La Coldiretti Asti annuncia finalmente l’entrata in commercio dei vini della nuova annata, con un’importante novità per la nostra enologia, data dal debutto della Docg Terre Alfieri, prodotta nelle tipologie bianco Arneis e rosso Nebbiolo.
Nel 2020 il Terre Alfieri si è fregiato del riconoscimento che porta a 4 le Docg del Consorzio Barbera d’Asti e Vini del Monferrato, sulle 8 dell’astigiano e 18 del Piemonte; un traguardo ambito, a cui si puntava fin dall’ottenimento della Doc nel 2009.
Molte altre le novità, come i vini bivarietali che entrano a far parte della Doc Piemonte. Fra i primi vini dell’annata vi sono poi i rosati (le cui due Doc astigiane sono il Monferrato Chiaretto ed il Piemonte Rosato) e le ‘prime’ dei vini che i vignaioli lasciano rifermentare in bottiglia.

- Sezione dati -
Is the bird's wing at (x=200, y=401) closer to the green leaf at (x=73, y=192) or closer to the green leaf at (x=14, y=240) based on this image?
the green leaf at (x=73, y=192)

- Cosa richiede -
Ripeti alla lettera il passo del testo sui nuovi vini astigiani, cominciando da "Molte altre le" e terminando con "rifermentare in bottiglia.".

- Risposta corretta -
Molte altre le novità, come i vini bivarietali che entrano a far parte della Doc Piemonte. Fra i primi vini dell’annata vi sono poi i rosati (le cui due Doc astigiane sono il Monferrato Chiaretto ed il Piemonte Rosato) e le ‘prime’ dei vini che i vignaioli lasciano rifermentare in bottiglia.